→ **PROBLEM TO WORK ON**
Transcribe the data as written, minus images.
━━━ EXTRACTED RECORDS ━━━
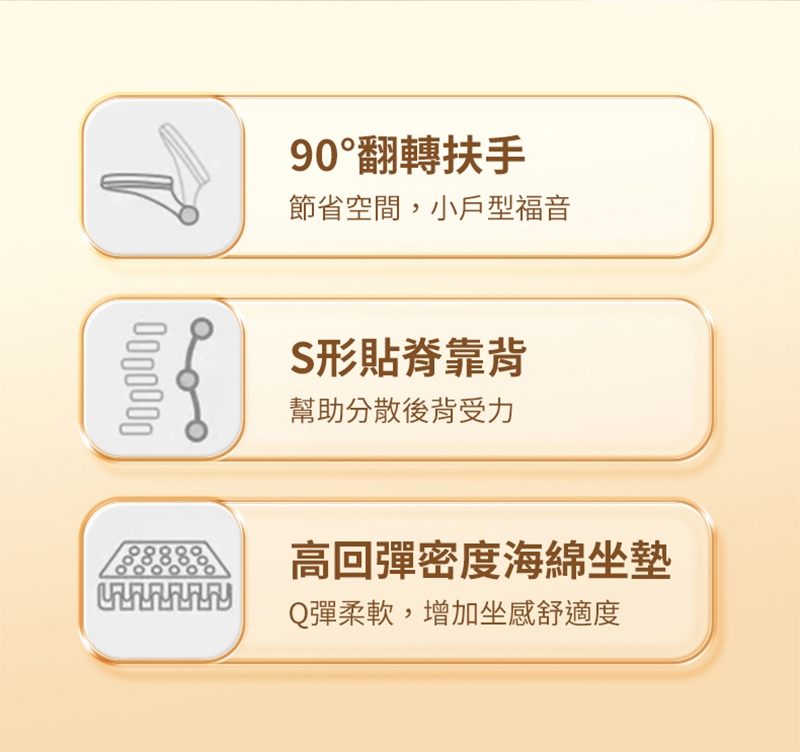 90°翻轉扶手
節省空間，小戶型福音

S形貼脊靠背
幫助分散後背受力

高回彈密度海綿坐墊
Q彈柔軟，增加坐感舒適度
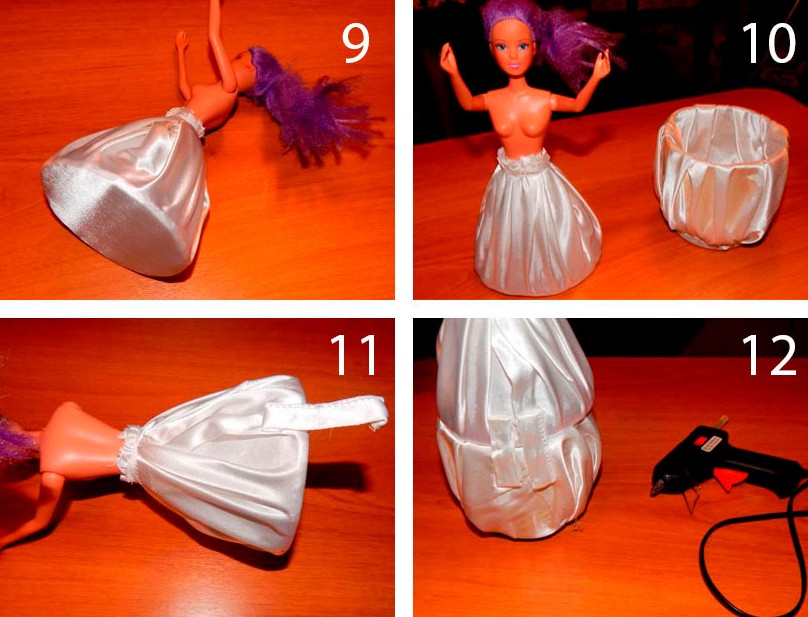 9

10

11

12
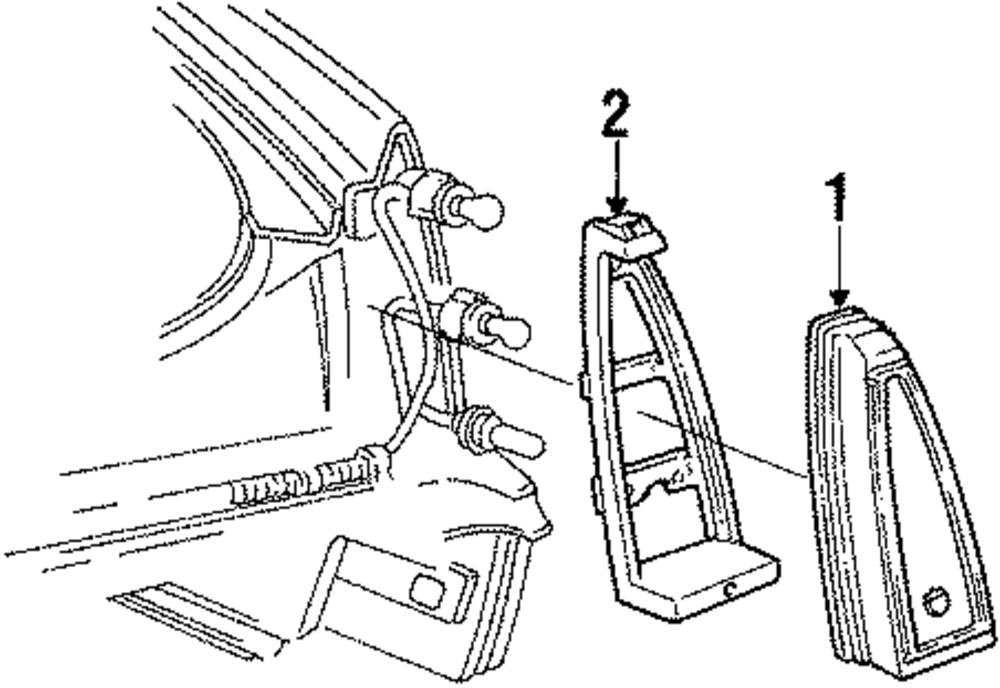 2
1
━━━
→ **FINISHED EXERCISE**
 90°翻轉扶手
節省空間，小戶型福音

S形貼脊靠背
幫助分散後背受力

高回彈密度海綿坐墊
Q彈柔軟，增加坐感舒適度
 9

10

11

12
 2
1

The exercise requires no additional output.